Re: TRANSTEXT - Complimentary alternative to gettext

Post by gyrog »

I have attached 'transtext_g-0.1.sfs'.
This contains my take on transtext.

Unfortunately I have ended up significantly "hacking" your code.
Please look on it as suggestions of some alternate possibilities, and one way of implementing them.

1) There is a '/bin/gettext' which provides a mechanism to enable/disable the transtext 'gettext'.
If a flag file '/var/local/use_transtext_gettext' exists, it executes '/sbin/gettext',
otherwise it executes '/usr/bin/gettext'.
The Puppy PATH starts with "/bin:/usr/bin:/sbin:/usr/sbin".
The installed '/usr/bin/gettext' remains available for use.

2) In '/sbin' as well as 'gettext' there is also 'enable-transtext', 'disable-transtext' and 'trans.png'.
(I don't have a "$camino/icons/trans.png")
'disable-transtext' simply deletes the flag file.
'enable-transtext' writes $lng and $txtLng to the flag file.
($txtLng is the language to translate from.)
If 'enable-transtext' is called without any paramater,
$lng is derived from $LANG and $txtLng='en'.
If it is called with a simple parameter, e.g. 'fr',
$lng='fr' and $txtLng='en'.
if it is called with a complex parameter, e.g. 'fr:en'
$lng='en' and $txtLng='fr'
'gettext' now includes the flag file if it exists, thus setting the 2 variables.
So any translation direction can be preset before 'gettext' is called.

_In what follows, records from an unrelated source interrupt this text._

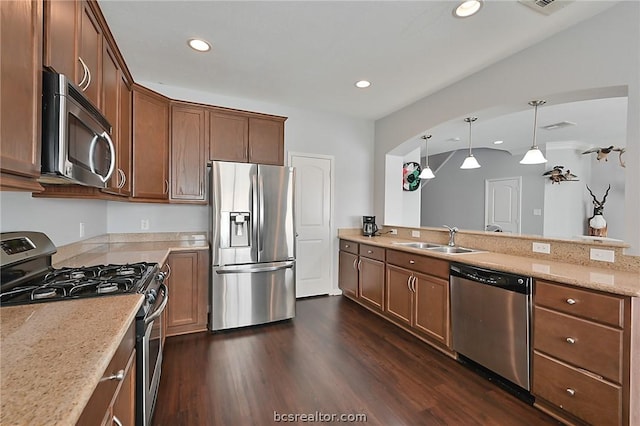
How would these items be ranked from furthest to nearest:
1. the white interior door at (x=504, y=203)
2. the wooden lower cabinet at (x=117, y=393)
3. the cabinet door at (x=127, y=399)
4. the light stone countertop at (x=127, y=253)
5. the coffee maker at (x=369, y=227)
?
the white interior door at (x=504, y=203) < the coffee maker at (x=369, y=227) < the light stone countertop at (x=127, y=253) < the cabinet door at (x=127, y=399) < the wooden lower cabinet at (x=117, y=393)

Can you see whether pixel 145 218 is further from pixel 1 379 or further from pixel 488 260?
pixel 488 260

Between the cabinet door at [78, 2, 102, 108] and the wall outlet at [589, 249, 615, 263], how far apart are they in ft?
11.0

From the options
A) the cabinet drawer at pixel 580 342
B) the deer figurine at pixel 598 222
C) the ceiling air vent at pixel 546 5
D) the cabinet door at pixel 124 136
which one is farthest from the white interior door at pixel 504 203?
the cabinet door at pixel 124 136

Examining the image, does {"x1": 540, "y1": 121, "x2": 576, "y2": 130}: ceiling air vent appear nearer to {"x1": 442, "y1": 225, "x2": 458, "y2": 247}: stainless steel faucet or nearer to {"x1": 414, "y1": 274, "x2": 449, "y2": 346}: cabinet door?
{"x1": 442, "y1": 225, "x2": 458, "y2": 247}: stainless steel faucet

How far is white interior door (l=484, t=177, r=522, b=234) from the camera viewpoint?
20.4 feet

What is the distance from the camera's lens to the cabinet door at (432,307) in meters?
2.57

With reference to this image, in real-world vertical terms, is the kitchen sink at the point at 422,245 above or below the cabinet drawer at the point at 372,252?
above

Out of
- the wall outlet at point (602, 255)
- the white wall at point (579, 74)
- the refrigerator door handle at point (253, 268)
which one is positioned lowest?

I want to be able to run a "setup" script, then run the program(s) I want to translate,
and then run an "un-setup" script before running other Puppy scripts that call 'gettext'.
Using just "export" did not work.
Hmmm...If I used an "AppRun" script it could export some variable(s), run the program.
I might try this as a possible alternate to a flag file.

3) '/sbin/gettext' will now run 'disable-transtext' if it decides that no useful translating can occur.
This includes, if $lng = $txtLng.

4) '/sbin/gettext' always writes an empty string to the transtext file if the "Original" is chosen.
Only the contents of the "$lng Translation" txt field are used, the contents of the 'Original' txt field are ignored.
If an empty string is returned from the transtext file, "$original" is returned.
A translation only occurs if there is no transtext file.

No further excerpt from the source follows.